Tax Return

Prerequisites

You will need to log in to the API Gateway by retrieving an access token from the identity service. The moneyhub-api-client can be used to retrieve this, make sure the API client is configured correctly to do this. If you choose to not use the moneyhub-api-client, make sure you use the following scopes to go through this guide:

  • tax:read
  • transactions:read:all
  • transactions:write:all

Copy the access token returned and login to the API Gateway docs by putting Bearer ${accessToken} into the login modal.

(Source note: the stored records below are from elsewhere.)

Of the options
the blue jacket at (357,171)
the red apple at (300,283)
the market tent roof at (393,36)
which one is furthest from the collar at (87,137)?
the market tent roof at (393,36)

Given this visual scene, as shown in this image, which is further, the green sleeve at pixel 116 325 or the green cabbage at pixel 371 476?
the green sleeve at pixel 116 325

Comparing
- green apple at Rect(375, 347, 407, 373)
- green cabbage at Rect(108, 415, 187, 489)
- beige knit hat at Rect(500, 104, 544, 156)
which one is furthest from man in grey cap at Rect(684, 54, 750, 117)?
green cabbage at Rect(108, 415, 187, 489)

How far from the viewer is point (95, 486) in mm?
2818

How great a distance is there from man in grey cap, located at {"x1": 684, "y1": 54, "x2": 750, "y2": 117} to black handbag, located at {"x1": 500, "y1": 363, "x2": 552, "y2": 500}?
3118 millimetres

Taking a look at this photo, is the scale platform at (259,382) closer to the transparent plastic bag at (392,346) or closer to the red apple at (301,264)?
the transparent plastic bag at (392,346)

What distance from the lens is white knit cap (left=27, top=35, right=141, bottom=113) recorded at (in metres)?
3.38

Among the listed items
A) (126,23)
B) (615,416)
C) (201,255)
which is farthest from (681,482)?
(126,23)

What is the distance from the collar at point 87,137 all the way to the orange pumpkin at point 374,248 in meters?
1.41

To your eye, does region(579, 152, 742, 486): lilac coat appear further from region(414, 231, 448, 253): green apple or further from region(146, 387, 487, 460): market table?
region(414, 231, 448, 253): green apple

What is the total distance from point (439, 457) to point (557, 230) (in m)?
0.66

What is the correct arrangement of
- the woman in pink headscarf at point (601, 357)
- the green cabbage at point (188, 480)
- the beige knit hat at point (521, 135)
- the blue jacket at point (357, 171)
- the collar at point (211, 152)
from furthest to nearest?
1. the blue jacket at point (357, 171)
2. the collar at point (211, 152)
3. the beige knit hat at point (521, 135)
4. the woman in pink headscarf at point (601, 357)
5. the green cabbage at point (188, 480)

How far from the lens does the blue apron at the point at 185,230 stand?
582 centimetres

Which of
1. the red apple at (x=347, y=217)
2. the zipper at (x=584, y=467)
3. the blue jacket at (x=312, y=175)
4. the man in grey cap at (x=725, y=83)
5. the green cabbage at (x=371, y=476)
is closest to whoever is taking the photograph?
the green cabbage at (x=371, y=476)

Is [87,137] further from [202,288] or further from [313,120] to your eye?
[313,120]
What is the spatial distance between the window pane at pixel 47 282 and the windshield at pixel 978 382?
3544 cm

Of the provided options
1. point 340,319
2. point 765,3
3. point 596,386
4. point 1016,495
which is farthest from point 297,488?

Having an API client with users with attached transactions will be beneficial.

Transactions

Our financial data can now store enhancedCategories on transactions, in this use case this will allow us to store what kind of transaction, for tax return purposes, it is. enhancedCategories is a dictionary object type with restricted keys. The uk-tax-hmrc key will be used to categorise the transactions; the values allowed are restricted to the following regex: ^(income|expenditure)\.([a-zA-Z-]+)$

If you want to categorise a transaction as being one that is income that has come in from rent, then you would use the following body on the REST call PATCH /transactions/${transactionId}

{
  "enhancedCategories": {
    "uk-tax-hmrc": "income.rent"
  }
}

Similarly for an expenditure for maintenance, the following body can be used:

{
  "enhancedCategories": {
    "uk-tax-hmrc": "expenditure.maintenance"
  }
}

Automated Tax Categories

As well as being able to manually enrich a transaction with a tax category, you can let us do it for you on a transaction that doesn't have a tax category mapped on it. This can be achieved by adding a project ID to the transaction, i.e. calling PATCH /transactions/${transactionId} with the following body:

{
  "projectId": "00000000-0000-0000-0000-000000000000"
}

Tax Return

After some transactions have been patched to include these enhanced categories, we can now query the tax return end point. This end point has the following query parameters:

  • startDate - the starting date to look for transactions (required)
  • endDate - the ending date to look for transactions (required)
  • accountId - a specific account ID to filter transactions
  • projectId - a specific project ID to filter transactions

So to get the tax return for the tax year for 2019, you would make the following request: GET /tax?startDate=2019-04-06&endDate=2020-04-05

This will return a tax return object similar to the one below:

{
  "dateFrom": "2018-04-06",
  "dateTo": "2019-04-05",
  "taxReturn": {
    "sa105": {
      "income": {
        "total": {
          "value": 1500000,
          "currency": "GBP"
        },
        "details": [
          {
            "amount": {
              "value": 1500000,
              "currency": "GBP"
            },
            "category": "income.rent"
          }
        ]
      },
      "expenditure": {
        "total": {
          "value": 300000,
          "currency": "GBP"
        },
        "details": [
          {
            "amount": {
              "value": 200000,
              "currency": "GBP"
            },
            "category": "expenditure.professional"
          },
          {
            "amount": {
              "value": 100000,
              "currency": "GBP"
            },
            "category": "expenditure.maintenance"
          }
        ]
      },
      "taxableIncome": {
        "total": {
          "value": 1200000,
          "currency": "GBP"
        }
      }
    }
  }
}

The monetary values are an object with keys value and currency. The value key is in pence.